Buy/ride vintage! V/r Shawn


----------



## Shawn Michael (Aug 29, 2018)

You could make your own for less.


----------



## deathcrow76 (Aug 29, 2018)

Shawn Michael said:


> You could make your own for less.



Ok so I am seriously considering making my own. What bike and year is that one based on so I can track one down? Thank you all for your help, you guys are awesome and make a noob like me feel right at home!


----------



## GTs58 (Aug 29, 2018)

Just my opinion, that bike doesn't look anything like a Chicago style Schwinn. Only thing that looks familiar is the head badge. That frame is whacked out so it could be a Columbia, but not a Schwinn.


----------



## deathcrow76 (Aug 29, 2018)

It's definately a Schwinn. I called and the lady said they sold all 500 the first day.


----------



## GTs58 (Aug 29, 2018)

If they modeled that after a real Schwinn they sure did a lousy job imitating the frame and springer. 






Sold out at manufacturer. Limited Edition Replica of Mikes Bike from Stranger Things. This is a real Bike!!! Limited to only 500 worldwide. Box is unopened and ready to ship to you! Very rare...  

From Schwinn, 
Here at Schwinn everyone is thrilled to be releasing the Stranger Things limited edition Mike’s Bike in the coming week. As both bike lovers and fans of the show, it has been a project that lots of people here are passionate about. I had the chance to talk with Patrick Hotlen, one of our graphic designers, and Justin Roberts, one of our product managers, who both played key roles in bringing Mike’s Bike to life. 

What are your roles in the company as well as for the Mike’s Bike project? 

Patrick: I am a Graphic Designer here at Pacific Cycle bikes. For this project I was responsible for the cosmetics of the bike, and also digging into some of the concepts of the show to make it all tie together. My daughter and I randomly came upon Stranger Things the weekend it came out, and we thought it was so cool and we just got into it. So I definitely approached the project from a fan standpoint. 

Justin: I am a Product Manager at Pacific Cycle. I was in charge of the parts and pieces of the bike. Patrick heavily influenced some of the aspects of it because he is such a big fan of the show.
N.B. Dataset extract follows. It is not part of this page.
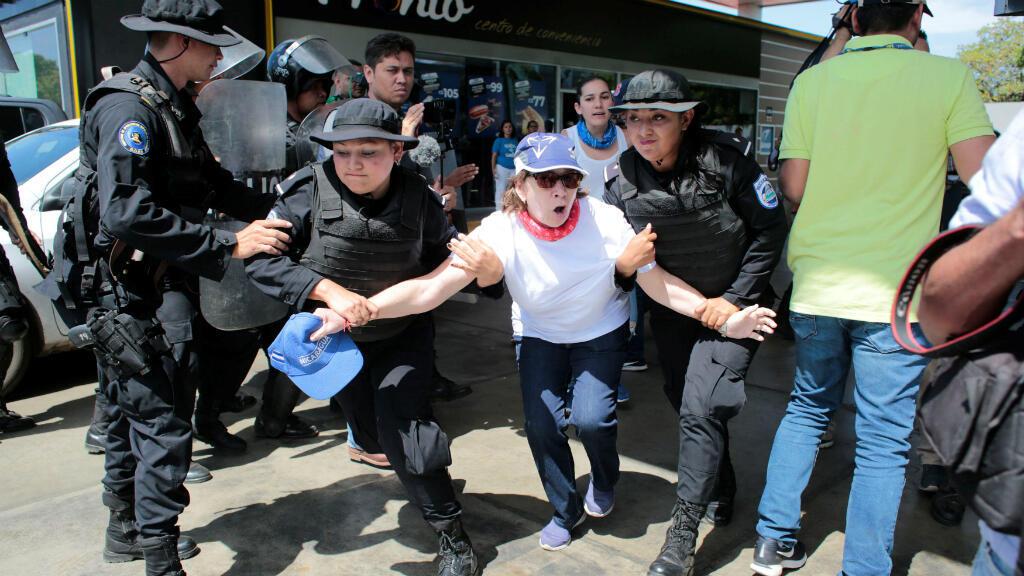 La policía detiene a una manifestante durante una protesta contra el presidente del Gobierno de Nicaragua. Managua, Nicaragua, el 16 de marzo de 2019.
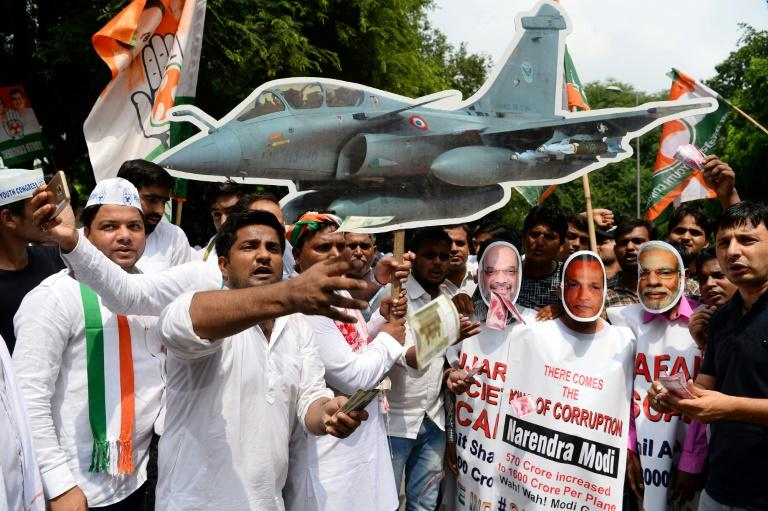 India's opposition Congress party has accused Prime Minister Narendra Modi of favouring a private conglomerate over a public company in the aircraft deal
While I was first exposed to the show because of this project, Patrick was really able to cue in on some of the graphical elements that make this bike really speak to the details a fan would appreciate. 

How similar is the bike to the one Mike is riding in Stranger Things? 
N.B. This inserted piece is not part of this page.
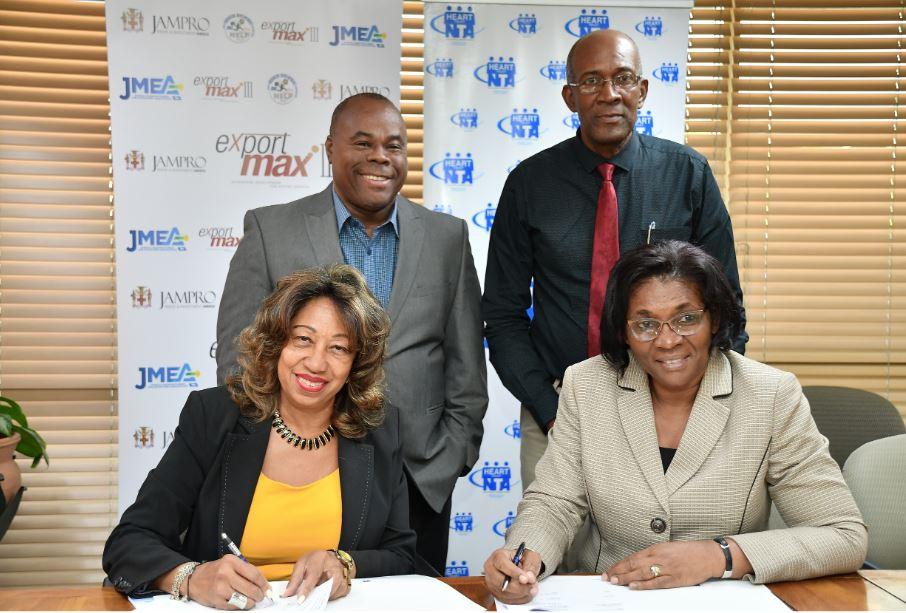 Business people signing Memorandum of Understanding MOU for export programme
Justin: We knew what the bike was going to be by essentially copying what was already in the show. The show definitely harkens back to the iconic Schwinn Sting-Ray bike that would have been very prevalent at the time the show takes place in and it is something we are familiar with so figuring out the parts and pieces of it was pretty easy. 

Patrick: We took the approach of this bike really speaking to the fan of Stranger Things. There are call outs on the bike that are hidden within the design that made it a really fun piece to put together. 
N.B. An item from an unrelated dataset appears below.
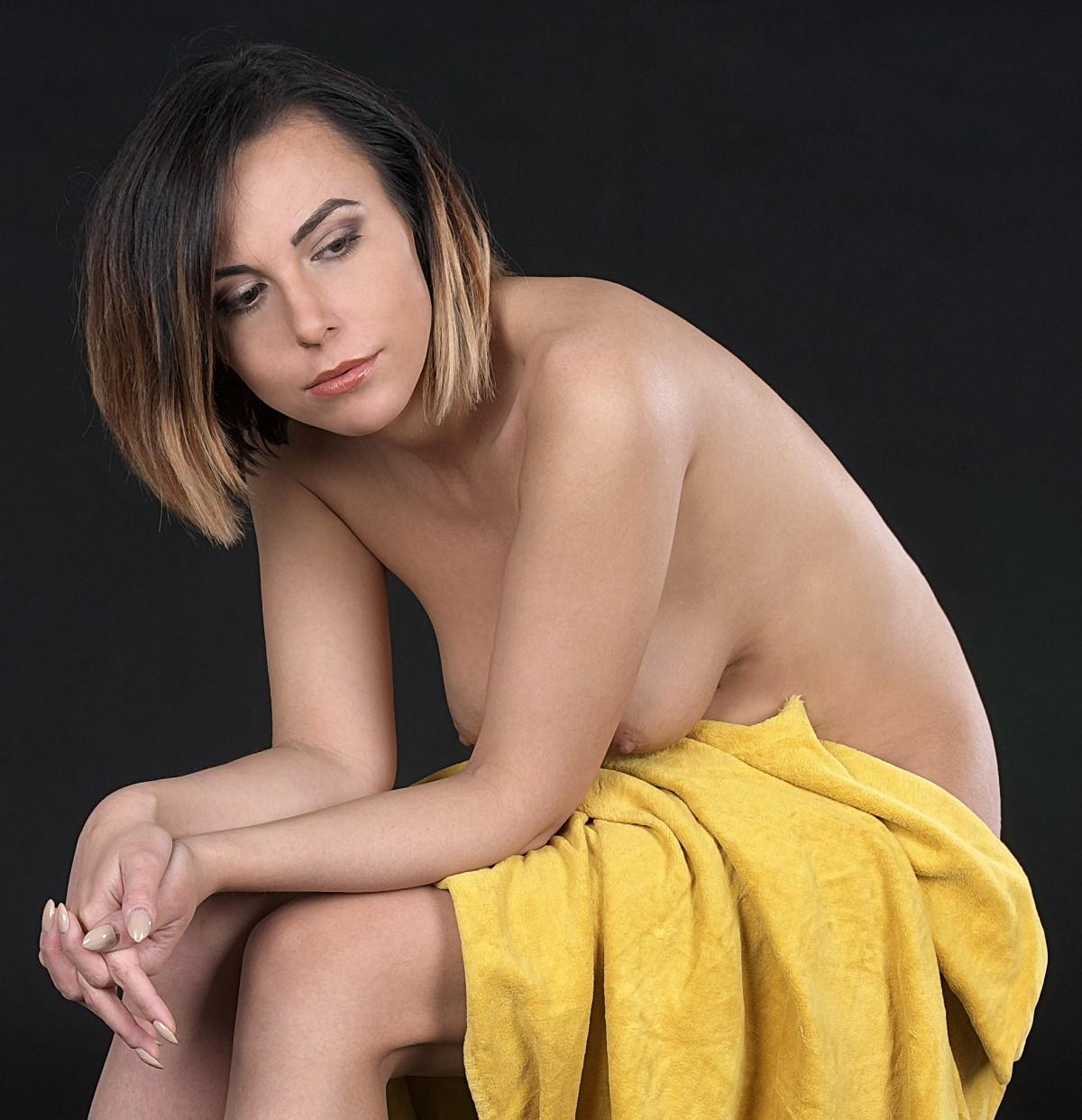 Free Images  Hand, Girl, Photography, Leg, Brunette -2089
What was the reasoning behind making the bike related to Mike’s character? 

Justin: Almost right away we knew that this bike we were doing with Netflix would be Mike’s bike. He is clearly the main character of Season 1 so his bike is the most prominently shown bike as well as one of the most interesting bikes, and it helped that it was a Sting-Ray. Then Milissa, our Director of Marketing, and her team got involved and it was clear that everyone was really excited about moving forward with Mike’s Bike. 

Can you talk about the specifics of the design of Mike’s bike? 

Patrick: Netflix asked for it to feel very “in world,” that was the term they used. So from across the room it should look like a replica and feel like it really is Mike’s bike from the show. So taking that direction we started making sure there were the correct elements that are true to the bike you see in Seasons 1-2 of the show. The white wall tires and the seat having a duct tape feel to it are both directly taken from the bike that was on set. So we used a material that looked like duct tape. Then from there are some elements that weren’t on the bike in the show, but made a lot of sense for this specific bike, such as a bike license sticker that says Hawkins. After that we started hiding things and putting little surprises and Easter eggs on the bike. There is something under the saddle and something behind the chain guard that isn’t obvious at first glance. We tried to do as much as we could to add layers to something so it felt like more than a replica bike. As a fan of the show we knew fans would appreciate those extra things, so it was a clear decision for us to do it this way.


----------



## barneyguey (Aug 30, 2018)

It looks like somebody beat it with a ugly stick.


----------



## vincev (Aug 30, 2018)

I must be missing something but at $379 I would feel ripped off.


----------



## GTs58 (Aug 30, 2018)

vincev said:


> I must be missing something but at $379 I would feel ripped off.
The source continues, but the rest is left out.